## Text passage
Rosemary and potato pizza charged by weight

Rosemary and potato pizza charged by weight

  • Stick with a primo (first course, usually pasta, risotto or soup) if you are vegetarian – a secondo (second course) is almost always meat and a primo is tasty and filling enough.
  • Try regional specialities. Do some research before you go or ask a local. Here are our favourites in Puglia, Liguria, Sicily and Tuscany.
Cacio e pepe

Cacio e pepe (cheese and pepper pasta) a Roman speciality

  • Order wine with a meal – beer and soft drinks are only really acceptable with pizza.
  • Order a glass of wine even if only bottles are listed – there is always the option of un bicchiere (glass) or un quarto (quarter litre) jug of the house wine.
  • Choose your mineral water naturale (normal) or frizzante (fizzy) – a litre bottle is served with every meal and unfortunately tap water just isn’t common.
  • Visit a vineyard for a wine tour and tasting.

Wine tasting

  • Buy olive oil from a farm (vineyards often make olive oil too). You’ll never go back to the supermarket stuff.

## Work to complete
Can you quote the Italian dining tips in full, word for word? The listing has no connection to the Italian dining tips.

## Material provided
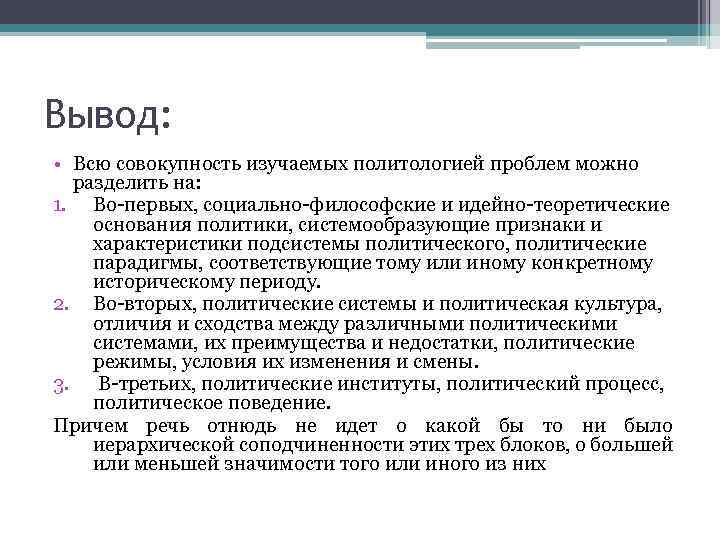 Вывод:

• Всю совокупность изучаемых политологией проблем можно разделить на:

1. Во-первых, социально-философские и идейно-теоретические основания политики, системообразующие признаки и характеристики подсистемы политического, политические парадигмы, соответствующие тому или иному конкретному историческому периоду.

2. Во-вторых, политические системы и политическая культура, отличия и сходства между различными политическими системами, их преимущества и недостатки, политические режимы, условия их изменения и смены.

3. В-третьих, политические институты, политический процесс, политическое поведение.

Причем речь отнюдь не идет о какой бы то ни было иерархической соподчиненности этих трех блоков, о большей или меньшей значимости того или иного из них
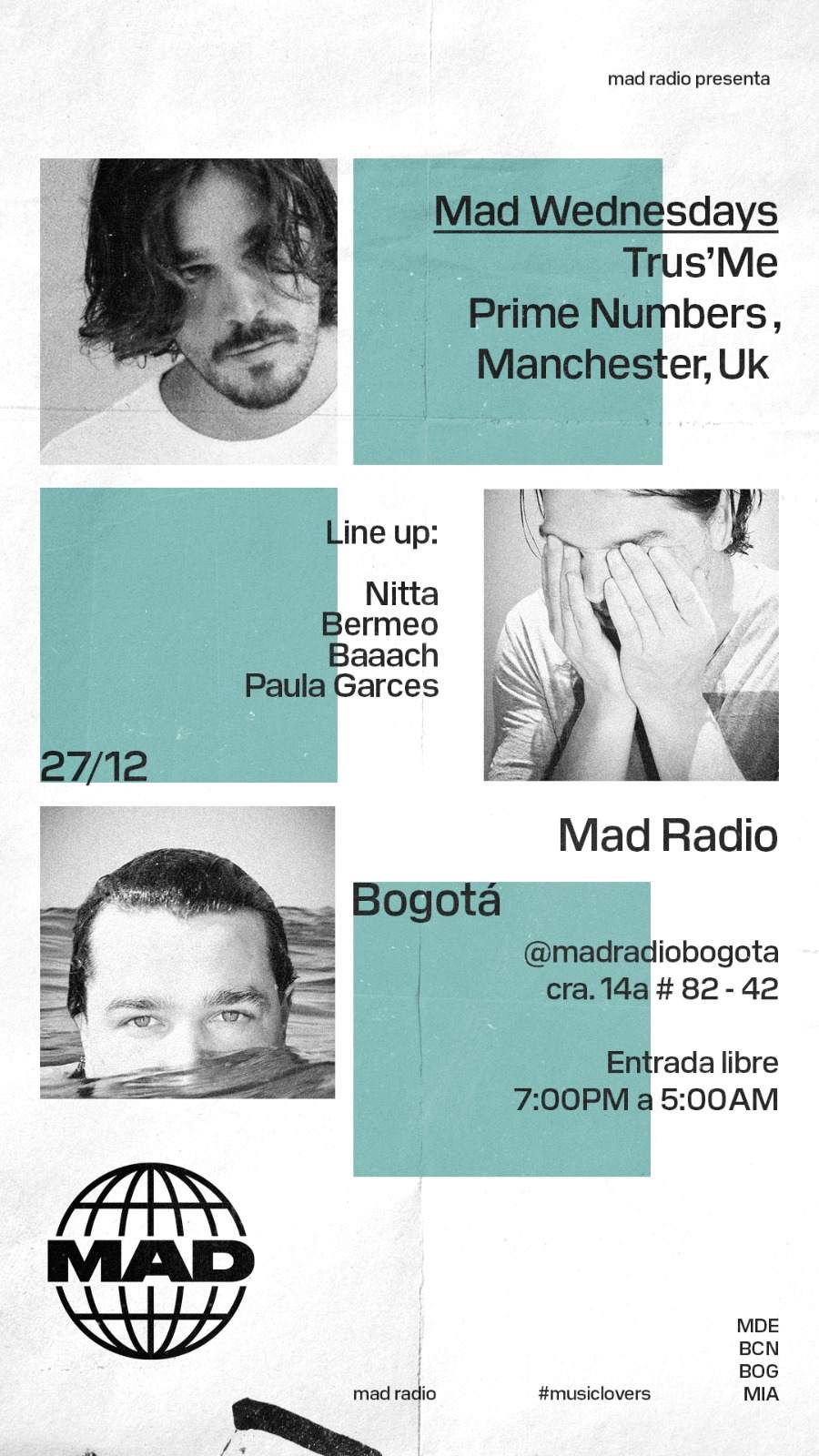 mad radio presenta

Mad Wednesdays
Trus'Me
Prime Numbers ,
Manchester, Uk

Line up:

Nitta
Bermeo
Baaach
Paula Garces

27/12

Mad Radio

Bogotá

@madradiobogota
cra. 14a # 82 - 42

Entrada libre
7:00PM a 5:00AM

MAD

mad radio

#musiclovers

MDE
BCN
BOG
MIA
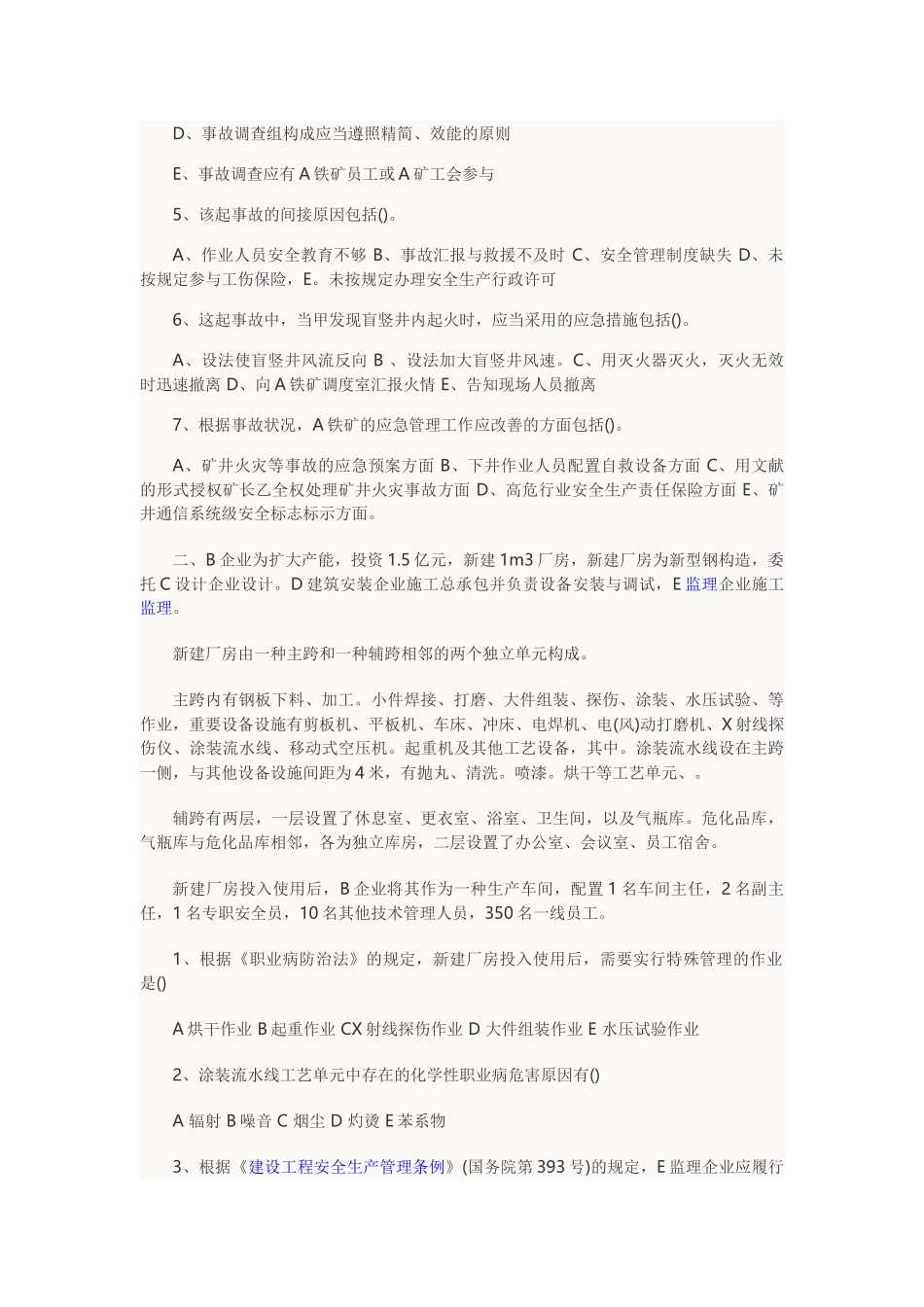 D、事故调查组构成应当遵照精简、效能的原则

E、事故调查应有 A 铁矿员工或 A 矿工会参与

5、该起事故的间接原因包括()。

A、作业人员安全教育不够 B、事故汇报与救援不及时 C、安全管理制度缺失 D、未按规定参与工伤保险，E。未按规定办理安全生产行政许可

6、这起事故中，当甲发现盲竖井内起火时，应当采用的应急措施包括()。

A、设法使盲竖井风流反向 B 、设法加大盲竖井风速。C、用灭火器灭火，灭火无效时迅速撤离 D、向 A 铁矿调度室汇报火情 E、告知现场人员撤离

7、根据事故状况，A 铁矿的应急管理工作应改善的方面包括()。

A、矿井火灾等事故的应急预案方面 B、下井作业人员配置自救设备方面 C、用文献的形式授权矿长乙全权处理矿井火灾事故方面 D、高危行业安全生产责任保险方面 E、矿井通信系统级安全标志标示方面。

二、B 企业为扩大产能，投资 1.5 亿元，新建 1m3 厂房，新建厂房为新型钢构造，委托 C 设计企业设计。D 建筑安装企业施工总承包并负责设备安装与调试，E 监理企业施工监理。

新建厂房由一种主跨和一种辅跨相邻的两个独立单元构成。

主跨内有钢板下料、加工。小件焊接、打磨、大件组装、探伤、涂装、水压试验、等作业，重要设备设施有剪板机、平板机、车床、冲床、电焊机、电(风)动打磨机、X 射线探伤仪、涂装流水线、移动式空压机。起重机及其他工艺设备，其中。涂装流水线设在主跨一侧，与其他设备设施间距为 4 米，有抛丸、清洗。喷漆。烘干等工艺单元、。

辅跨有两层，一层设置了休息室、更衣室、浴室、卫生间，以及气瓶库。危化品库，气瓶库与危化品库相邻，各为独立库房，二层设置了办公室、会议室、员工宿舍。

新建厂房投入使用后，B 企业将其作为一种生产车间，配置 1 名车间主任，2 名副主任，1 名专职安全员，10 名其他技术管理人员，350 名一线员工。

1、根据《职业病防治法》的规定，新建厂房投入使用后，需要实行特殊管理的作业是()

A 烘干作业 B 起重作业 CX 射线探伤作业 D 大件组装作业 E 水压试验作业

2、涂装流水线工艺单元中存在的化学性职业病危害原因有()

A 辐射 B 噪音 C 烟尘 D 灼烫 E 苯系物

3、根据《建设工程安全生产管理条例》(国务院第 393 号)的规定，E 监理企业应履行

## Finished exercise
Rosemary and potato pizza charged by weight

Rosemary and potato pizza charged by weight

  • Stick with a primo (first course, usually pasta, risotto or soup) if you are vegetarian – a secondo (second course) is almost always meat and a primo is tasty and filling enough.
  • Try regional specialities. Do some research before you go or ask a local. Here are our favourites in Puglia, Liguria, Sicily and Tuscany.
Cacio e pepe

Cacio e pepe (cheese and pepper pasta) a Roman speciality

  • Order wine with a meal – beer and soft drinks are only really acceptable with pizza.
  • Order a glass of wine even if only bottles are listed – there is always the option of un bicchiere (glass) or un quarto (quarter litre) jug of the house wine.
  • Choose your mineral water naturale (normal) or frizzante (fizzy) – a litre bottle is served with every meal and unfortunately tap water just isn’t common.
  • Visit a vineyard for a wine tour and tasting.

Wine tasting

  • Buy olive oil from a farm (vineyards often make olive oil too). You’ll never go back to the supermarket stuff.